En el medio, mientras debatimos entre nosotros como si se nos fuera la vida en ello, los gobiernos hacen como si les interesara la educación, mientras se bajan políticas confusas respecto de contenidos, acreditación y cotidianeidad educativa, mientras los presupuestos caen en el momento en que más recursos se necesitan. Edificios arrasados compartidos por montones de instituciones educativas a la vez, en todos los turnos; escuelas con aulas mínimas donde apenas hay lugar para el docente y su mochila (qué distancia social podemos garantizar?); estudiantes y docentes que deben trasladarse en un transporte público cada vez más precario, y podríamos seguir… La escuela es imprescindible, pero las condiciones no lo reflejan. Mientras navegamos entre la polarización y la incertidumbre como estudiantes, como madres, padres y docentes, los responsables de las políticas educativas se dedican al marketing, a la especulación y a la desinformación. 

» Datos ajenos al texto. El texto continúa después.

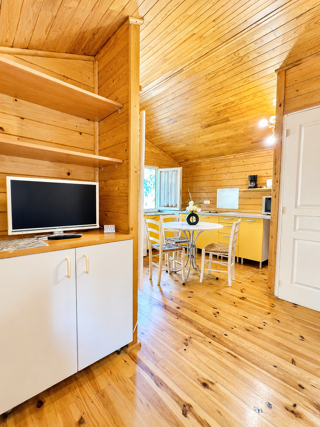  Appartement à louer 1 pièce 22 m²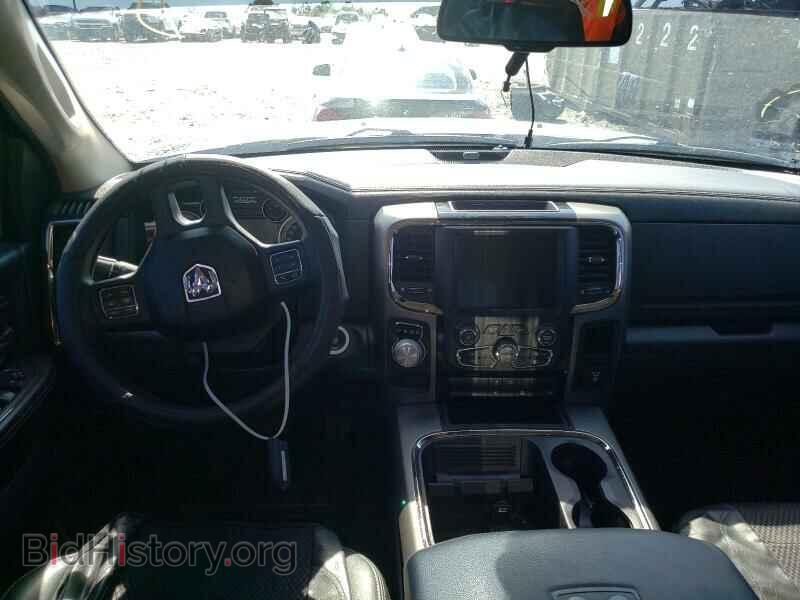 2017 RAM 1500 - VIN: 1C6RR6MT7HS846928 - Фото 9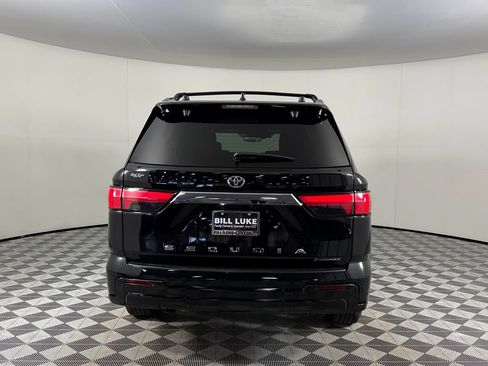Used 2026 Toyota Sequoia 1794 Edition w/ Tow Technology Package AWD/4WD image 9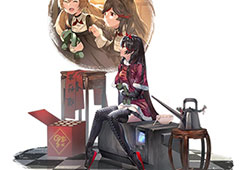 战双帕弥什元宵重聚怎么样 意识技能属性介绍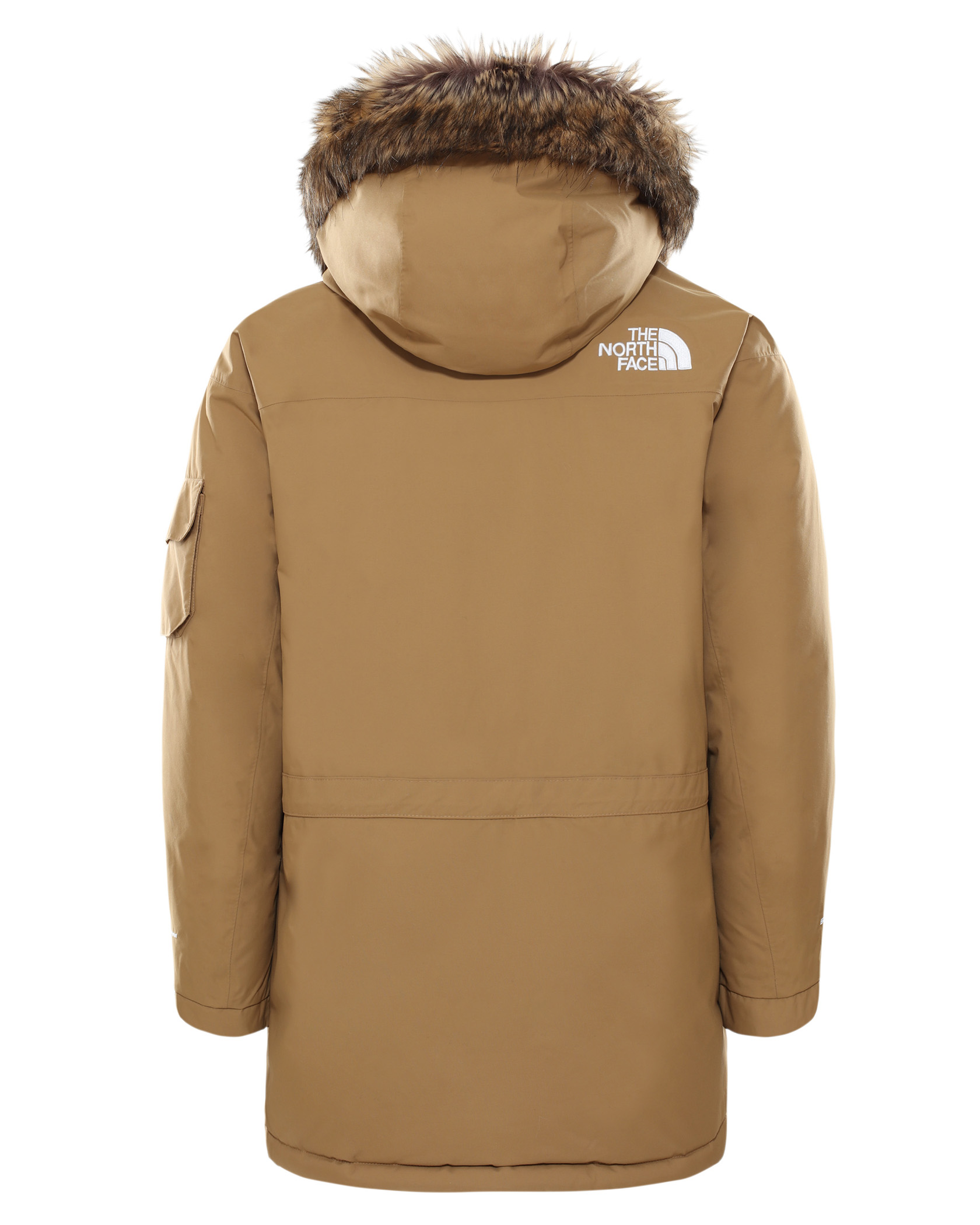 The north face 2024 m recycled mcmurdo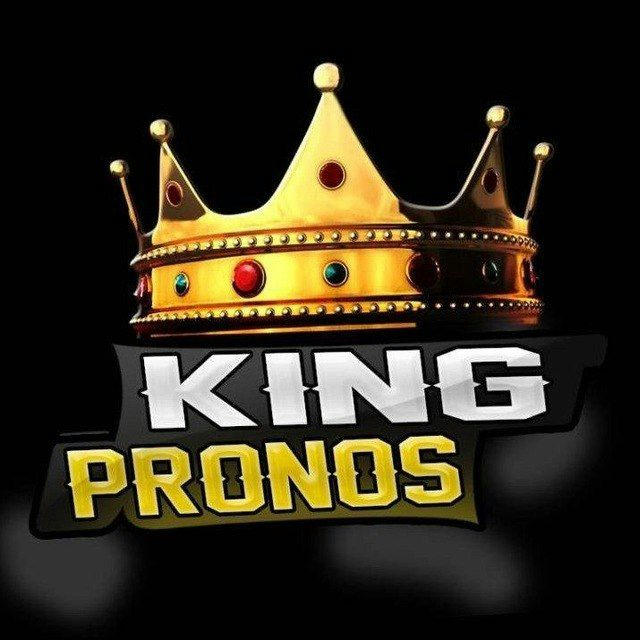 KING 👑 PRONO ⚽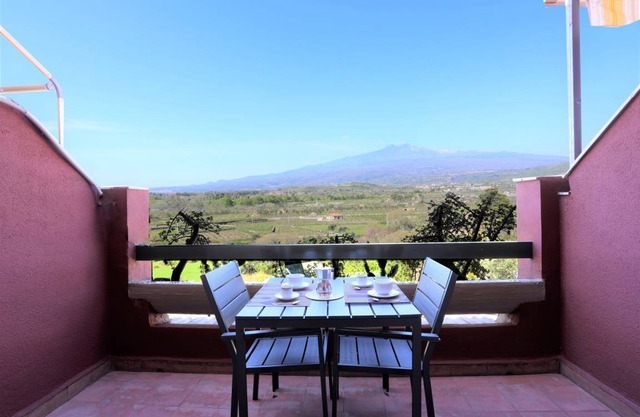 35 m² Studio flat ∙ 1 bedroom ∙ 2 guests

A inicios de la pandemia se llenó de discursos optimistas creyendo que de esta salimos mejores humanos, más comprensivos y compasivos. Todos necesitábamos optimismo, por supuesto. Pero casi un año después estamos más agrietados que nunca. Se hace cada vez más difícil pensar sin enojarse, frenar un poco, tratar de limpiar el ruido, bajar la intensidad y esccharnos. Es lo que tratamos de hacer cuando ejercitamos debates en las aulas de las escuelas. Pero ¡oh sorpresa! Le reclamamos a los estudiantes la capacidad de escucha que los adultos perdimos. El año que arrasó con todas las certezas nos convirtió en autopercibidos expertos. ¿Será que volvernos más humildes va contra nuestra naturaleza? 

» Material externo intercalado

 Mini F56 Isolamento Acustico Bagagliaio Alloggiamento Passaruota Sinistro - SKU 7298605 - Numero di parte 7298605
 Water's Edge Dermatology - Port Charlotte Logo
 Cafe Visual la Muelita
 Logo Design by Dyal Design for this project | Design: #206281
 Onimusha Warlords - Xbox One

Una vez comentábamos con amigas el tema de conflicto catalán y nos informábamos de los detalles como si se nos fuera la vida en ello. “No sé de qué lado estar” dije, y una amiga con mucha sensatez me preguntó “por qué tenemos que elegir un lado en cada conflicto que se nos cruza?” Me quedé pensando, no porque no pueda tomar partido en una disputa, sino porque es muy complicado tomar partido en todos-y-cada-uno de los conflictos. ¿Es humanamente posible ser tan esclarecido y tener un pensamiento sin incertidumbre ni contradicciones? Para sentirnos más cómodos abrazamos las grietas que la agenda nos propone, las profundizamos y sumamos nuevas: del clásico peronismo vs. Antiperonismo pasamos al futbolístico River vs. Boca, transitamos el divertido team invierno vs. Team verano, hasta llegar a los absurdos anticuarentena vs. Proencierro o a los team sputnik vs. Team pfizer. La sensatez la dejamos para otra década. Bienvenidos a los años 20, la era de la intensidad.